◆ List of tasks:
1/ Using the passage on FGFR4 and apoptosis, answer these:
(a) Depending on cellular context, which two kinds of signaling can FGFR activation lead to?
(b) Which specific FGFR4 ligand did the studies use?
(c) In which tumor types is Bcl-xl said to be up-regulated?
2/ Continue the passage on FGFR4 and Bcl-xl in cancer from the point where it stops.

Although FGFR activation is associated with multiple physiologic effects, the induction or repression of apoptosis is increasingly intriguing considering recent reports. FGFR activation leads to MAPK or phosphatidylinositol 3-kinase signaling depending on the cellular context (12). Recently, it has been reported that FGFR signaling converges the HER-2 signaling and modulates translation (10). Although all these observations have been instrumental in our understanding of FGFR signaling, the majority of them struggles with the intrinsic redundancy of FGFRs and cannot associate specific FGFRs with these effects and therefore warrants a candidate-based approach to study their functions. Our studies overcome these problems as we have used overexpression, siRNA knockdown, specific blocking antibody approaches, and the specific FGFR4 ligand FGF19 (36) to implicate the FGFR4 as an important component of antiapoptotic signaling in cancers during the chemotherapeutic treatment. The Bcl-xl and FGFR4 coexpression in endogenous and overexpressing systems and the direct dependence of Bcl-xl expression on FGFR4 expression is of immense relevance. Bcl-xl as a prominent downstream effector molecule in antiapoptosis is also up-regulated in various tumors such as breast, squamous cell, and liver carcinoma (37–39). It is well known that Bcl-xl is responsible for the accomplishment of chemoresistance of cancer cells against, for example, doxorubicin, leading to decreased apoptosis and increased survival (40, 41).

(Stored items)
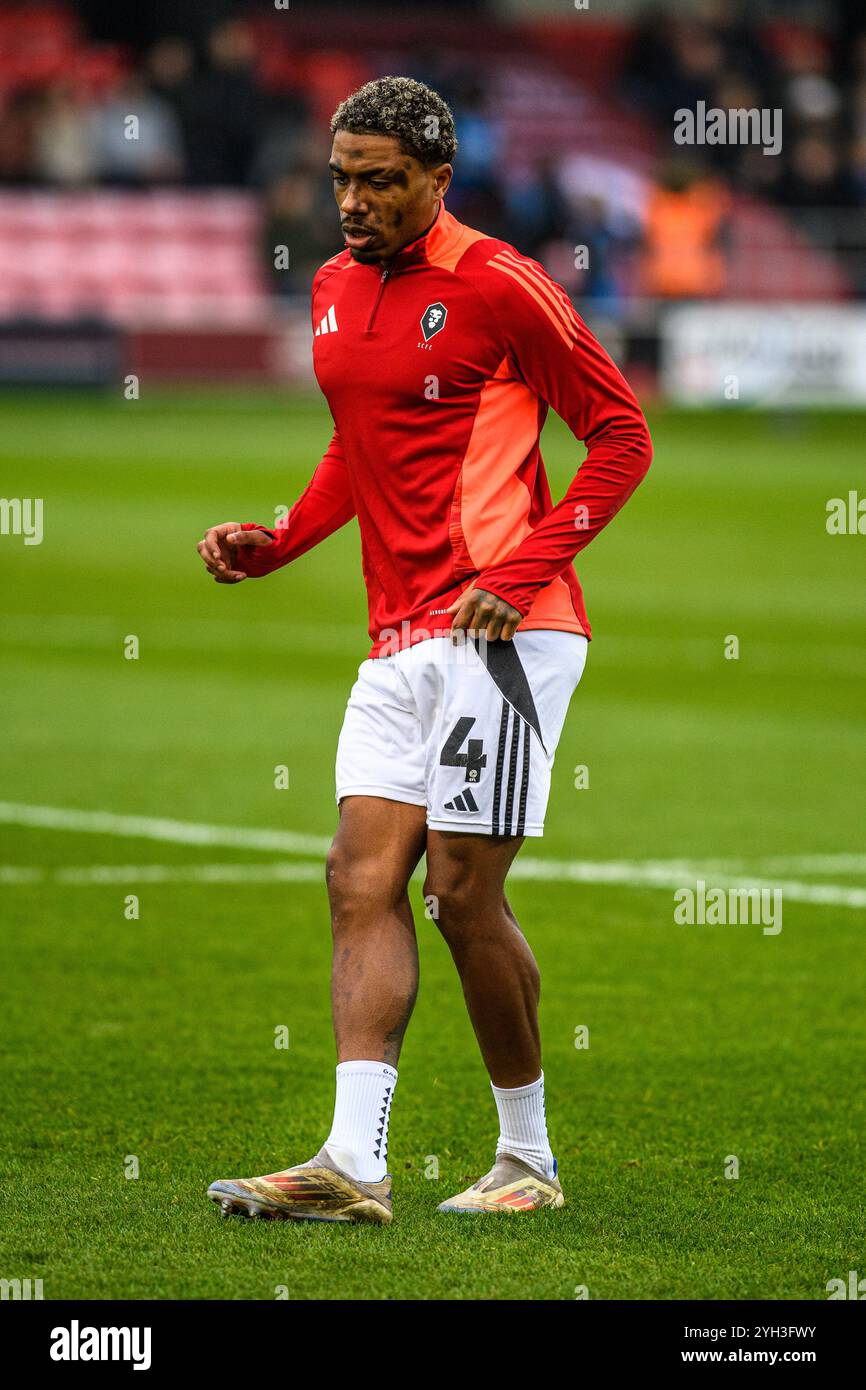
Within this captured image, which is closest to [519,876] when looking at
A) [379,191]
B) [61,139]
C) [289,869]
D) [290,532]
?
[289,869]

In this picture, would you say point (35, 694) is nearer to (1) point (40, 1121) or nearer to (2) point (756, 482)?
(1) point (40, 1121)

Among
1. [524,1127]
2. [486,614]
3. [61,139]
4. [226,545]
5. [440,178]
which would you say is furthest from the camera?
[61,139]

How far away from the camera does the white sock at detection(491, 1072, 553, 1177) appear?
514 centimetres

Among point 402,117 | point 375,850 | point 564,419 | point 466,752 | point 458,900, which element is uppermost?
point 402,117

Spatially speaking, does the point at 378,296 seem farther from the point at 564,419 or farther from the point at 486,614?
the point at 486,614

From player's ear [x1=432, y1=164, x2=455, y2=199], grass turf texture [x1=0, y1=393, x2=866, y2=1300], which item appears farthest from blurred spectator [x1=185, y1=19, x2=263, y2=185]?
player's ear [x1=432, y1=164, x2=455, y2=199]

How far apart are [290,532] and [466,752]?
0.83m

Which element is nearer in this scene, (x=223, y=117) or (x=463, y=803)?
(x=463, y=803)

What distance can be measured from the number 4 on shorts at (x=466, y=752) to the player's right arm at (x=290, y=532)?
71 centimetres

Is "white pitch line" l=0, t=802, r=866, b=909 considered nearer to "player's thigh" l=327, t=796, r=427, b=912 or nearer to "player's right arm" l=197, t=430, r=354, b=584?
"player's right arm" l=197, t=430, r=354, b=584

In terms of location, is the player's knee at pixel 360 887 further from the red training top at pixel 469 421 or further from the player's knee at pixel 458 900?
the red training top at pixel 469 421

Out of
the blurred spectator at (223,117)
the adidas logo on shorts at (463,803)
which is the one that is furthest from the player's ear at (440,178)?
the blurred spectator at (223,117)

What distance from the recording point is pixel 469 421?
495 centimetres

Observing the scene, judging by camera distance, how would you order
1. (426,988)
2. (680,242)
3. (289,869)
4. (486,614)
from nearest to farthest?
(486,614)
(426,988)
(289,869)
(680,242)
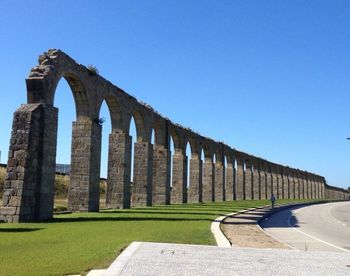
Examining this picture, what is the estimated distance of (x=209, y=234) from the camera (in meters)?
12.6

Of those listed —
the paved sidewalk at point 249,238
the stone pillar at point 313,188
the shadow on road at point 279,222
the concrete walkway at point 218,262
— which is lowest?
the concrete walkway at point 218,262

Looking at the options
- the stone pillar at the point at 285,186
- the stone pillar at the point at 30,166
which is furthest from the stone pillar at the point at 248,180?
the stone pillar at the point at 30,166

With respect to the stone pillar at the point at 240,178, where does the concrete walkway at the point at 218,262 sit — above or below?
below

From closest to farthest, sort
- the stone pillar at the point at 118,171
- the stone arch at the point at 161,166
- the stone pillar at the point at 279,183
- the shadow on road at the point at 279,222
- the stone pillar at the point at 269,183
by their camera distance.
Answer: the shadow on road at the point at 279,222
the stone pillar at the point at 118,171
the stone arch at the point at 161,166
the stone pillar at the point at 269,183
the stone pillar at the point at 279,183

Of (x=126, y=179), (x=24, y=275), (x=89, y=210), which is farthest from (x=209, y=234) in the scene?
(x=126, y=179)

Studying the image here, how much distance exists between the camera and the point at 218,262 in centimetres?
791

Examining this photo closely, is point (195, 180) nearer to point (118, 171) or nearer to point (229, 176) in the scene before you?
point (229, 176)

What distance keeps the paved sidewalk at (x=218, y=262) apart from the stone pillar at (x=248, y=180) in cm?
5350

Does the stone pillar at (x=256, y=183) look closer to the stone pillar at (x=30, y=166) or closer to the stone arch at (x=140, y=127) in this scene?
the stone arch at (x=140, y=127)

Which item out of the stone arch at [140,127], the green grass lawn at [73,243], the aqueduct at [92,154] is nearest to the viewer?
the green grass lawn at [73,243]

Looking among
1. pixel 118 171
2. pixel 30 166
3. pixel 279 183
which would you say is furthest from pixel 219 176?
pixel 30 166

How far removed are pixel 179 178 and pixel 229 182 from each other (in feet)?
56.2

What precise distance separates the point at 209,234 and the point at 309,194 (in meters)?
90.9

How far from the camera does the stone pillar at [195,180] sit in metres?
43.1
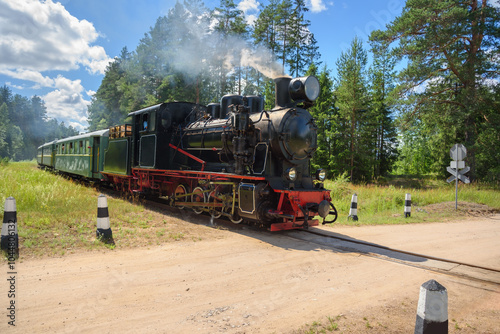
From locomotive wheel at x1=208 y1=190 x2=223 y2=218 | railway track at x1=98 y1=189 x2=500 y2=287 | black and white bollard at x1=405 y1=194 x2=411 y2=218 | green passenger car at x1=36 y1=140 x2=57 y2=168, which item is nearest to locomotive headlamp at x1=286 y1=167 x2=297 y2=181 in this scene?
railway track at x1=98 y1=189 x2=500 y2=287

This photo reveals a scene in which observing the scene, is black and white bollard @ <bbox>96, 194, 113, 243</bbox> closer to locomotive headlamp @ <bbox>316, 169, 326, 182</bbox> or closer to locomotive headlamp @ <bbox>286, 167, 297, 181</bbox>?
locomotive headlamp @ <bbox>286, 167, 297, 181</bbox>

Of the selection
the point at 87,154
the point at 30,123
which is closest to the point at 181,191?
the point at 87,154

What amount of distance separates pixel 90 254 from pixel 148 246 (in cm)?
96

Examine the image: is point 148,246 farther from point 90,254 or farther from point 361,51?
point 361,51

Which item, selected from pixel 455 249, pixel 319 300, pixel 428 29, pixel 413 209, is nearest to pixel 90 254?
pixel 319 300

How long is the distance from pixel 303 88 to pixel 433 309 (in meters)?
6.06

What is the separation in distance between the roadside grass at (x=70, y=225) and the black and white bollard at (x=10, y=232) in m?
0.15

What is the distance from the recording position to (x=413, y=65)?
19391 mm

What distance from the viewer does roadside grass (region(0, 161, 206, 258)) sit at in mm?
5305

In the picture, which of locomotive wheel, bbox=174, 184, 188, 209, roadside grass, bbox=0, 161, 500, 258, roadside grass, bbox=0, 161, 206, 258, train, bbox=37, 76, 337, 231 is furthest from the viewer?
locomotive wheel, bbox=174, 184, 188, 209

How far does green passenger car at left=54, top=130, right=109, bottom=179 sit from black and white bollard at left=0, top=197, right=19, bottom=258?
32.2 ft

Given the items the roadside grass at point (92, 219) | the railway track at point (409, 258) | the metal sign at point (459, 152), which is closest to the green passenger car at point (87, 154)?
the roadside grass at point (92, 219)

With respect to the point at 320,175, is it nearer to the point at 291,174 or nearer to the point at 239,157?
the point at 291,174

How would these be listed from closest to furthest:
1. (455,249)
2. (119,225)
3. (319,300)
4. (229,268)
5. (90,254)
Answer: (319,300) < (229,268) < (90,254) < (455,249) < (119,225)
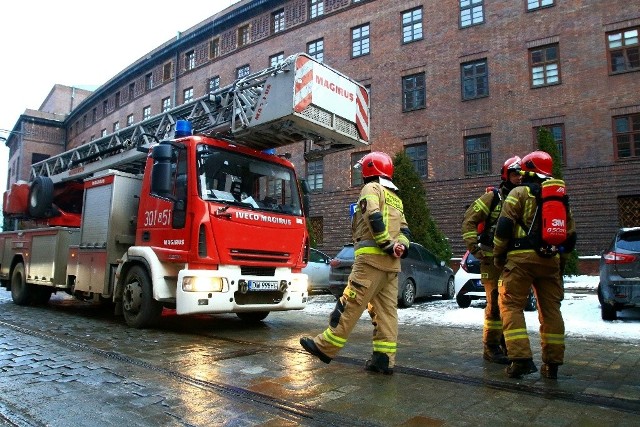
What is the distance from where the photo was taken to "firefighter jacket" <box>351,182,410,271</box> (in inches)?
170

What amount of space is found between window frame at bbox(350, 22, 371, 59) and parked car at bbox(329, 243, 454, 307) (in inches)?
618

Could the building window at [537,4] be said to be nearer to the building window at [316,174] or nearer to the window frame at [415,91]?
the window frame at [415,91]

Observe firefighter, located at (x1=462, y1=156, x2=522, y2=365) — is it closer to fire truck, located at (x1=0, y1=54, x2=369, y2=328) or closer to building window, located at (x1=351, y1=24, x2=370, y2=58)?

◆ Answers to the exercise:
1/
(a) MAPK or phosphatidylinositol 3-kinase signaling
(b) FGF19
(c) Breast, squamous cell, and liver carcinoma

2/
It is shown that MAPK activation via various signaling pathways leads to the expression of antiapoptotic molecules and the rescue of cells from apoptosis. On the other hand, the MAPK has also been implicated in apoptosis induction actively via up-regulation of caspases, which could be reversed by blocking MEK (42). Therefore, it is attractive to hypothesize that certain growth signals converge the MAPK pathway and, in addition to activating it, lead to up-regulation of both apoptotic and antiapoptotic molecules depending on the cellular context. Furthermore, MAPK signaling is indispensable for up-regulation, as Bcl-xl expression has been reduced to basal levels on UO126, a specific MEK inhibitor, treatment (Fig. 4C).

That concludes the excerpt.